LET THEM ENTERTAIN US
by
DONALD DEWEY
_________________________
Don
Dewey has published 25 books of fiction, non-fiction and drama,
including Marcello Mastroianni: His Life and Art, James
Stewart: a Biography and The
Art of Ill Will: The Story of American Political Cartoons.
A friend
asked recently if I had seen such-and-such a movie. I said no,
and wasn’t really in that much of a hurry to see it. He
looked at me wide-eyed and asked why not; it had received intriguing
enough reviews, hadn’t it? I said it was because I had
seen something else the day before and was still savoring that
one. The eyes went from wide to the lidless black puddles of
those aliens that walk off mother ships in Steven Spielberg
productions. Well, that was hardly a reason not to see the movie
he was talking about, was it?

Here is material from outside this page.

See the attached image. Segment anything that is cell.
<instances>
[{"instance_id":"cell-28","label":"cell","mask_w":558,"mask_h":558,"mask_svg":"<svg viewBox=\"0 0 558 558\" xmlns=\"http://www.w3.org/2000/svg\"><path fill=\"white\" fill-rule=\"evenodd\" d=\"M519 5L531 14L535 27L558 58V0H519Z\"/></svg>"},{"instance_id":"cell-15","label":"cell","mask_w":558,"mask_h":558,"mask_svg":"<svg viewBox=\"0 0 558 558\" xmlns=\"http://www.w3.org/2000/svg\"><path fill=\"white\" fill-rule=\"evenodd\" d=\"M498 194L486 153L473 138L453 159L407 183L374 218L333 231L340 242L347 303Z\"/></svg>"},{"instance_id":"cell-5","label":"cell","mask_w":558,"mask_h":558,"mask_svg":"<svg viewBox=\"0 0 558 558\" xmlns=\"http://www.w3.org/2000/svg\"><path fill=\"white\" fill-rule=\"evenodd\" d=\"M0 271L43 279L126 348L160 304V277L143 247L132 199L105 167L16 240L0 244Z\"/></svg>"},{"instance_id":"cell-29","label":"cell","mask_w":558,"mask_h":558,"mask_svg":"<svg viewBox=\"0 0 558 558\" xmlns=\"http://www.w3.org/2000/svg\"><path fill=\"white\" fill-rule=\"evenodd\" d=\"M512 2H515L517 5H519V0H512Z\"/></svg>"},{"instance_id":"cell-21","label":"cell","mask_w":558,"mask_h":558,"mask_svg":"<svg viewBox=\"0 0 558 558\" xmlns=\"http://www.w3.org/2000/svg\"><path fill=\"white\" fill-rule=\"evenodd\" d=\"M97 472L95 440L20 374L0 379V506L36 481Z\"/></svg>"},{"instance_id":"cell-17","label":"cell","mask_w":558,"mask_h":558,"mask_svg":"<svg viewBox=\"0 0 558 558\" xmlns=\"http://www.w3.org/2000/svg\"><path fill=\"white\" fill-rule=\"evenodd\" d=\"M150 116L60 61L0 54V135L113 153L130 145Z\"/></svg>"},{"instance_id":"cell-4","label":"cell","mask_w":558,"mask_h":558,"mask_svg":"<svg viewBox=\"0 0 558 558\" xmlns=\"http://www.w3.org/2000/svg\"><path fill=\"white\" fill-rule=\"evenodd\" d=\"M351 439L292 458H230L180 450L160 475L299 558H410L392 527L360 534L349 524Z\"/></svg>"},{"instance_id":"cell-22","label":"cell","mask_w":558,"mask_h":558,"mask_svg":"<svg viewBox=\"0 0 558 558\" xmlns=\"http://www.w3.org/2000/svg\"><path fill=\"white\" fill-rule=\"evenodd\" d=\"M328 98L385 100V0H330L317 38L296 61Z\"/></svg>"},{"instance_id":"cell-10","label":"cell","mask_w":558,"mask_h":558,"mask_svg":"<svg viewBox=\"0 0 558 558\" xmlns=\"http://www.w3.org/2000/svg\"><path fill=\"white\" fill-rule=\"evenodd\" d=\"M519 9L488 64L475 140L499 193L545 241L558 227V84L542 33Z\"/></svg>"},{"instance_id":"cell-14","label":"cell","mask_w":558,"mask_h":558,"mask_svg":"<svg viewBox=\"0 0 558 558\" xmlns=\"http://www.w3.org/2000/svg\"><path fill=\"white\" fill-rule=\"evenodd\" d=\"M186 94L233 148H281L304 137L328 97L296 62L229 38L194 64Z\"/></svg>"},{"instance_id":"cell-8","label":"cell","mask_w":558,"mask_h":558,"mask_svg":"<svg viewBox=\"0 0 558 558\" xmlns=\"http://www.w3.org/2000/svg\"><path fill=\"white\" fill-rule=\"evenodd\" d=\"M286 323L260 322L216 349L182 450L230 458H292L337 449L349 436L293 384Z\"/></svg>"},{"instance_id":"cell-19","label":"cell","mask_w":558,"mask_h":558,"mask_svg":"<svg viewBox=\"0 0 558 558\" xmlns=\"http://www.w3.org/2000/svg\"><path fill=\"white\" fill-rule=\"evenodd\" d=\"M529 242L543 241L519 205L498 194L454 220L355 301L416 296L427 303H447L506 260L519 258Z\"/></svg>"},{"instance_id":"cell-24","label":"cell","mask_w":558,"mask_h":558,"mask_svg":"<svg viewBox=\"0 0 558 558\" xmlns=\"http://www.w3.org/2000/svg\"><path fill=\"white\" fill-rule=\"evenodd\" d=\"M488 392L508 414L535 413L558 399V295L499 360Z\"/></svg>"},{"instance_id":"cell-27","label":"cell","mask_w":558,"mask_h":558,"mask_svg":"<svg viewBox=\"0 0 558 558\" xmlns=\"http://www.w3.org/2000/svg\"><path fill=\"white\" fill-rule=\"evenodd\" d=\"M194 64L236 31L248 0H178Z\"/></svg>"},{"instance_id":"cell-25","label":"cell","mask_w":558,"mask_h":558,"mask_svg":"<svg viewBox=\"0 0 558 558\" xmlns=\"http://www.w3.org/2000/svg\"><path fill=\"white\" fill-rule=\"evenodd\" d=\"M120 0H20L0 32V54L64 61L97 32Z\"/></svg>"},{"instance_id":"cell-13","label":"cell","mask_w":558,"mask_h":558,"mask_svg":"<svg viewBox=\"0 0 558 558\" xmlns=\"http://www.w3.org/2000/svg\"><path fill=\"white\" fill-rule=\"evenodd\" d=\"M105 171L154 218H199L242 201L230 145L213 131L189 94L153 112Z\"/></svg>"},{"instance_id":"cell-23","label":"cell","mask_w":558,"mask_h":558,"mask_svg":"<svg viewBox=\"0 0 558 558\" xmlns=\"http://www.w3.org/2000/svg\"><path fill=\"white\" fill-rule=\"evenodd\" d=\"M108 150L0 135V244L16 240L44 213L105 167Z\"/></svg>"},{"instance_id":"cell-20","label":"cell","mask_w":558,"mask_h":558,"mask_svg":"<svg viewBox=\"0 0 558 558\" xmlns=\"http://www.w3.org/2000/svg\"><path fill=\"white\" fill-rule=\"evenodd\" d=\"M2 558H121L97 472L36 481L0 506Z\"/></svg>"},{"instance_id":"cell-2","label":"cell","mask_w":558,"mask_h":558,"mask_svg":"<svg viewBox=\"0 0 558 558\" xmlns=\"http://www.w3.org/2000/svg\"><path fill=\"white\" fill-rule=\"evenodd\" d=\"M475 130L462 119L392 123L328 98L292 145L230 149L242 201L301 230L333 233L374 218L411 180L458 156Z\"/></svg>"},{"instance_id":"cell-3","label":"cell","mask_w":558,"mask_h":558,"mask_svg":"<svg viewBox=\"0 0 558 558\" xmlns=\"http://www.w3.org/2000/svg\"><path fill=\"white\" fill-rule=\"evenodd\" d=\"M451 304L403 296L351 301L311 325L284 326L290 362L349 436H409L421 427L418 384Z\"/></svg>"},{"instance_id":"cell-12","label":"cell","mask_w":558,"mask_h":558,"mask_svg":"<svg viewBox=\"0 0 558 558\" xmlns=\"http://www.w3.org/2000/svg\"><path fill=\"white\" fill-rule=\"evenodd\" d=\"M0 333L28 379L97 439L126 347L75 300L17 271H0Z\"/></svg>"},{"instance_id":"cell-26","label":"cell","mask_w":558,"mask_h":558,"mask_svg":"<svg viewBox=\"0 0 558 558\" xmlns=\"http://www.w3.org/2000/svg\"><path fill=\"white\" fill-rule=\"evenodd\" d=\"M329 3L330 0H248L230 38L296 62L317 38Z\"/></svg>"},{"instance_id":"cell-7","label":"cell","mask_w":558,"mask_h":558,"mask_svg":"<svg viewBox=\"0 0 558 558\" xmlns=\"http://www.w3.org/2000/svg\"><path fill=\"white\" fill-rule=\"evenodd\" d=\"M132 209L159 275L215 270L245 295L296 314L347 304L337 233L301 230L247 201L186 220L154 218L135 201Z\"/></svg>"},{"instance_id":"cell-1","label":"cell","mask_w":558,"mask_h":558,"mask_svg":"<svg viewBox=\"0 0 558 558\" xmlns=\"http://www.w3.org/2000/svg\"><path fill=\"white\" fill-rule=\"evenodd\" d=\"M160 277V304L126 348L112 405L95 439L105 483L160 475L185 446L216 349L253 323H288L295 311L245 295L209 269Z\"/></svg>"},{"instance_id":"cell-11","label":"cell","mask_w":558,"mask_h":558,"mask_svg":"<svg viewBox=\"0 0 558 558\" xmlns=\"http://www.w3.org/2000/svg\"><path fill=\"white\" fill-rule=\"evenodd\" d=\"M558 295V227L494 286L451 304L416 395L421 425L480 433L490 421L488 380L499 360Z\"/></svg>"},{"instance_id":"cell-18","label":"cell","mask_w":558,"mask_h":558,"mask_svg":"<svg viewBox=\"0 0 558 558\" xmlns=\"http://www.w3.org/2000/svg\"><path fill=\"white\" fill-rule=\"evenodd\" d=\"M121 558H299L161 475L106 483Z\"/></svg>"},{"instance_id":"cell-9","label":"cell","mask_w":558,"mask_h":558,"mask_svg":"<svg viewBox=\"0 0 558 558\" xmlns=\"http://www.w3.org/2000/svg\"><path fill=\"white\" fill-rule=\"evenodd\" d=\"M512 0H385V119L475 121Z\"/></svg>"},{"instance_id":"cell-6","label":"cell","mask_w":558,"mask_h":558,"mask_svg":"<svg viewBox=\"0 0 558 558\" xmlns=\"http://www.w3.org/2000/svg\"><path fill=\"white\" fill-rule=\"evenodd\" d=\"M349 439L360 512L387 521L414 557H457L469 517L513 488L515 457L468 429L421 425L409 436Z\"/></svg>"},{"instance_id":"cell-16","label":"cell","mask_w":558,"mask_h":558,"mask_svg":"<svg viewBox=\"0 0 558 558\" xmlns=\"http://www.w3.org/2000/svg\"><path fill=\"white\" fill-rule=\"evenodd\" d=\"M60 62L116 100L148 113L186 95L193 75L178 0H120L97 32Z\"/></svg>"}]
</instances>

I said yes, it was. If I sat down
in a restaurant and chose a meal that filled me satisfactorily,
I wouldn’t immediately grab the menu and order another
meal, would I? Same thing in going to the movies. Let the taste
of the one I’d seen linger for awhile. Why blot it out
immediately with something else?
I
could tell from my friend’s expression that I had violated
the prime directive about being entertained; to wit, never stop
going from movie to play to TV program to ballgame and then
back again to the ballet, the opera, and the new reading series
at the library before starting the cycle all over again. Or
if you’re a specialist in the field, as he was, exploit
the 'multi' part of the local multiplex as swiftly as possible,
preferably between the openings on one Friday and those the
following Friday. Don’t let the impact of any particular
film interrupt the routine. Did I truly have to be reminded
that the 9-to-5 portion of our lives is no more important than
the 7:30-to-10:30 part?
There
are, of course, slews of rationalizations for the mania to be
continually entertained, some of them sounding almost practical.

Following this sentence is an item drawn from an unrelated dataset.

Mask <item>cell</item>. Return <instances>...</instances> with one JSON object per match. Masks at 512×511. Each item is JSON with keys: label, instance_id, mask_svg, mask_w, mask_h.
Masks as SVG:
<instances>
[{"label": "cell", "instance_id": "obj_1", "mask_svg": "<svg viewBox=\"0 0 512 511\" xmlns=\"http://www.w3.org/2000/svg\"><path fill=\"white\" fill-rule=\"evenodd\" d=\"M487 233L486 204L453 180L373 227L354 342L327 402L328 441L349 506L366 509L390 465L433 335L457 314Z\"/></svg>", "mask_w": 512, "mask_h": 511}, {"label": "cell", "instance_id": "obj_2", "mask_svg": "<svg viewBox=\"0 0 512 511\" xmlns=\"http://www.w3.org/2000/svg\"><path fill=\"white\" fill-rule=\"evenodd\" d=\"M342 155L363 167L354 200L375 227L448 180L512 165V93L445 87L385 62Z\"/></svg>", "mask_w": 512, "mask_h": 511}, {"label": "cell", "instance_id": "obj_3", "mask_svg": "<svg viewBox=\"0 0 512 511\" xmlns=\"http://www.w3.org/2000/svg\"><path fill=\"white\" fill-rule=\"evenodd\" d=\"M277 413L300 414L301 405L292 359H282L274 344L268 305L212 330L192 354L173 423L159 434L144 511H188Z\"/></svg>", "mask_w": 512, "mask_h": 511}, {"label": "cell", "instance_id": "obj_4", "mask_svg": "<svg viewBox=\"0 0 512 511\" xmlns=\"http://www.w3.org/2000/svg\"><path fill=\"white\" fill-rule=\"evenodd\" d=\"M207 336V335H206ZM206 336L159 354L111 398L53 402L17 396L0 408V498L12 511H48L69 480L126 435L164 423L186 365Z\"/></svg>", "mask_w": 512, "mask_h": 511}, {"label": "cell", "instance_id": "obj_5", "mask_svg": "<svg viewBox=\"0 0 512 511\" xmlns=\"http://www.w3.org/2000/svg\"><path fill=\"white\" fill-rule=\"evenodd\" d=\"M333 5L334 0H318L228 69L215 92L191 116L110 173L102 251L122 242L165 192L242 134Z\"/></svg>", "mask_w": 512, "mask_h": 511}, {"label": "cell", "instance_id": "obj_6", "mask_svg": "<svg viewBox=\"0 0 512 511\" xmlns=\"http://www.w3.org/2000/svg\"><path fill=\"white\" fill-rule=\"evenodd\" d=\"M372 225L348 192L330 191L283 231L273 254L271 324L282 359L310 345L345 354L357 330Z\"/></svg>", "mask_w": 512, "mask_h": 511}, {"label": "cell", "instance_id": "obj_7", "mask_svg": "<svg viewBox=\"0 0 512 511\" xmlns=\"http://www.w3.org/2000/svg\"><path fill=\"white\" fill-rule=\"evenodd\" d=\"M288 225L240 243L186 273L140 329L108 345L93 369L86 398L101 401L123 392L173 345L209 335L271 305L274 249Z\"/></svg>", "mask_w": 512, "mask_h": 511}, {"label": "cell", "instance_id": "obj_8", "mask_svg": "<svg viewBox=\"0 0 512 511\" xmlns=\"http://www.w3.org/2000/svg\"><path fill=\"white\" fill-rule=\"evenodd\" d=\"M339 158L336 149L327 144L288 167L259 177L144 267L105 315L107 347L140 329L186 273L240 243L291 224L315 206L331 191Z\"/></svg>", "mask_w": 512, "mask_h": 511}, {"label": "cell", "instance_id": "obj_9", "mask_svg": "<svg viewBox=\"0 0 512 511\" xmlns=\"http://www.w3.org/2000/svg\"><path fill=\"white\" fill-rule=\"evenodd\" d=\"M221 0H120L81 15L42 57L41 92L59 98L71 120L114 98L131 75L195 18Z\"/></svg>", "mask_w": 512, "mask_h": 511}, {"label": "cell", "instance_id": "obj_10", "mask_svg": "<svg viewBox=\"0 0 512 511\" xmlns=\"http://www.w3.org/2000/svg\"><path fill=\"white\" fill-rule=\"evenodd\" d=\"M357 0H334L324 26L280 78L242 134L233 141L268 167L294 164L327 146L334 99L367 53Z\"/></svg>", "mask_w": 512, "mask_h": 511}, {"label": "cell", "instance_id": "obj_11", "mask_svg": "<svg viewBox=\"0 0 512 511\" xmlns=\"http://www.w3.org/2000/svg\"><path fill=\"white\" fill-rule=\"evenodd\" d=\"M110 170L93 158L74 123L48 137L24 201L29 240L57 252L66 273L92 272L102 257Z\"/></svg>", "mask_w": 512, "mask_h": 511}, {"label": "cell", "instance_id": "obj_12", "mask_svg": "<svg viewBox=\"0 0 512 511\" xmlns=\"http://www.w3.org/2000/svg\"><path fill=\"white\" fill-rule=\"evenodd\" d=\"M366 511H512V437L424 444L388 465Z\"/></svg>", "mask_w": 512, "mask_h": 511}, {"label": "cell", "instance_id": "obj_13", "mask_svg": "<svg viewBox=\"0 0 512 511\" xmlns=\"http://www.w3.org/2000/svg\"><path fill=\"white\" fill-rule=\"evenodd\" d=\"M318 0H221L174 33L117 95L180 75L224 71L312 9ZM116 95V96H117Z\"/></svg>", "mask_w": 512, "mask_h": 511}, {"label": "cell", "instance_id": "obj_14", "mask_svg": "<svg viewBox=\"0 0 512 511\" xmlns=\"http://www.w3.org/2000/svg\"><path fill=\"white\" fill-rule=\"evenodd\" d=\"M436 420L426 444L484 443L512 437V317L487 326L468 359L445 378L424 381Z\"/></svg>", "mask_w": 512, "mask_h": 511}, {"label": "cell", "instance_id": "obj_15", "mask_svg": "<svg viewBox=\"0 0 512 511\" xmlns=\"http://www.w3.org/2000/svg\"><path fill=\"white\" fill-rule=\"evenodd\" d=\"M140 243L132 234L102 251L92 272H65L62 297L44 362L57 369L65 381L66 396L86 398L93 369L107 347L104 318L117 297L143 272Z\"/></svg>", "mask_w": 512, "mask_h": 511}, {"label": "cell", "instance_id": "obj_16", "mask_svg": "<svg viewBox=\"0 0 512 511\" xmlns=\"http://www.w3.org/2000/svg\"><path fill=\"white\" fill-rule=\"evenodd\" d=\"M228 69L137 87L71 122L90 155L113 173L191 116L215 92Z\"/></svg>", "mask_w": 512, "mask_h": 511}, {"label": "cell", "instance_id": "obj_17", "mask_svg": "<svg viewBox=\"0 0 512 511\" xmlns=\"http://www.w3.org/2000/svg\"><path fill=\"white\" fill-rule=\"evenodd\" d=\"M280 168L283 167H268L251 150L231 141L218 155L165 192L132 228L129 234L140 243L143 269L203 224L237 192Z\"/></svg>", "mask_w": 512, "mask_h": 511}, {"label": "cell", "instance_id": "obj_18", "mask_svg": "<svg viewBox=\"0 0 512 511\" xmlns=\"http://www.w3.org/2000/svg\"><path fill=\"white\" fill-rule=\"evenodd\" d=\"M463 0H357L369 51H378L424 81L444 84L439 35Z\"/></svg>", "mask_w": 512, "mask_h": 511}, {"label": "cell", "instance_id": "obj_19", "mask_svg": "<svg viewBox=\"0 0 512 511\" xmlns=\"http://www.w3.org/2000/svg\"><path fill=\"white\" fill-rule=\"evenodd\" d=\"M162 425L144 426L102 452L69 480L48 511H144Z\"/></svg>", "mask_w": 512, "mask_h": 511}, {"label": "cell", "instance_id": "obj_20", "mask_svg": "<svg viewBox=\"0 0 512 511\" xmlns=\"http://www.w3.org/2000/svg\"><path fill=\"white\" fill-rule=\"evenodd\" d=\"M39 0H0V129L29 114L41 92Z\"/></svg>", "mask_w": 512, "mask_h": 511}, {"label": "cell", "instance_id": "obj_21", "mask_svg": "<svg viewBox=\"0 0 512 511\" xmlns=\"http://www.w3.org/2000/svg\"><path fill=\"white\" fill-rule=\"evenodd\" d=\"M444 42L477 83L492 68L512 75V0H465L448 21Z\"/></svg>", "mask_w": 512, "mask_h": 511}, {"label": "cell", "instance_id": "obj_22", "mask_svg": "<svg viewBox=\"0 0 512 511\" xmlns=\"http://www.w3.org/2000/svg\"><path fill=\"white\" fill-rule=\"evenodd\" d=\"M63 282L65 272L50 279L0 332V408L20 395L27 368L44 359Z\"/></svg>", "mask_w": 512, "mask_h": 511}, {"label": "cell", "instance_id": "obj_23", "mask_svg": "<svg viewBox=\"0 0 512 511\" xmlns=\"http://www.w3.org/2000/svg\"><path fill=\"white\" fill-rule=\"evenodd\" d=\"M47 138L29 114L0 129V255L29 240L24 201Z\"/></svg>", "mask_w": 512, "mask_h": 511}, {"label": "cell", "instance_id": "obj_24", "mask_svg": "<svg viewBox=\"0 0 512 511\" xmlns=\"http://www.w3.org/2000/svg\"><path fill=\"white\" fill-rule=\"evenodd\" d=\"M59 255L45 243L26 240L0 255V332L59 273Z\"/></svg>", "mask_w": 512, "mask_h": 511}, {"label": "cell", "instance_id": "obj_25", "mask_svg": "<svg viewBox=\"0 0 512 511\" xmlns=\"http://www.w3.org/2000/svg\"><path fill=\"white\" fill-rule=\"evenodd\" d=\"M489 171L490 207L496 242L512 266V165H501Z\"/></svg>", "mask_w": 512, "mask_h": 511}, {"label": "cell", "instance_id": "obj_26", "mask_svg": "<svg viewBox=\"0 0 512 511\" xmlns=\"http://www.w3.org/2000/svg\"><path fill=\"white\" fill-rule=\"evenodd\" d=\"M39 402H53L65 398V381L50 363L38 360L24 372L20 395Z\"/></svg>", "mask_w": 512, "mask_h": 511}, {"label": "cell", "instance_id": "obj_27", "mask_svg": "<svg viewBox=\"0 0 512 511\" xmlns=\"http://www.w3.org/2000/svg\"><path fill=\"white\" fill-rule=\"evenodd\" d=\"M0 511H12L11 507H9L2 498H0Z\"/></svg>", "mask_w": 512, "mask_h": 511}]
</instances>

One favorite is that this is the only way of keeping up ---
whether that mean keeping up with some new social dynamic, some
new artistic genius, some new line in cocktail party chatter,
or all of the above. Kill a few hours? Have a buffer with a
new date? Mount a front for somebody? Feel less lonely? All
handy motives for patronizing screens, stages, and orchestras.
But
over and above the reason for a given entertainment is the arc
--- the notion, long elevated to cultural assumption, that any
single entertainment is only as good as its place in an ongoing
series of attractions, that every pleasure (and irritation)

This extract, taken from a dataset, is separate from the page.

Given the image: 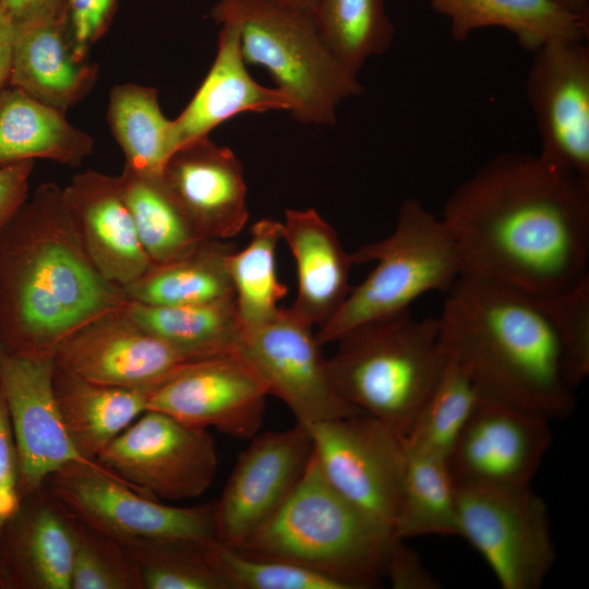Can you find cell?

is mere prelude. One of the more obvious examples of this is
the soap opera, which allows us to order our daily lives by
the grotesque disorder of other lives. Then there’s the
arc of the prime time series that permits us to watch typical
Jacks and Jills with Magnums and smart repartee morph over months
into demons, extraterrestrials, or other entities that turn
out to have never actually existed outside nightmares in the
first place. And let’s not forget the arc of the evening
weatherman as he traces for us the birth of a breeze named Walter
off Bali, its growth through hurricane stages off coasts we
never heard of, its menacing of North Carolina ships lighter
than two tons, and, finally, its evaporation into the mist off
Newfoundland. Ah, well, on to the breeze named Xanadu. Every
good story needs a beginning, a middle, an end --- and another
beginning.
Compared
to our need for the ever-lengthening arc, Noah personified modesty
in selecting only two of every mortal species for insuring survival.
On the other hand, there is the striking similarity that the
starting point in both cases is catastrophe --- in Noah’s
case the flood, in ours boredom. Neither clocks nor calendars
can be entrusted with the relief task; they are reminders of
the problem, not solutions to it. We need our distracting stories,
and the most important of these is the one about avoiding the
banalities around us. Do you really prefer talking about some
neighbor or co-worker to the latest adventures of George Clooney
or of one of the Kates? The law is the order, even in reruns.
How else are we ever going to get into forensic labs, whether
operated by the police, the Navy, or a top-secret government
agency? Did we really ever believe that the cachet of the serial
killer plot was the killer part?
The
issue here is not the rush for gratification; lions exhibit
that every time they see a gazelle bound across the plain. It’s
not even the societal thrust of that rush; that could have been
discerned back when a drummer was taking the edge off another
hard day for his fellow cavemen. Where our addiction for gratification
distinguishes itself is in the reliability and predictability
of the resources for meeting it. The medium is us.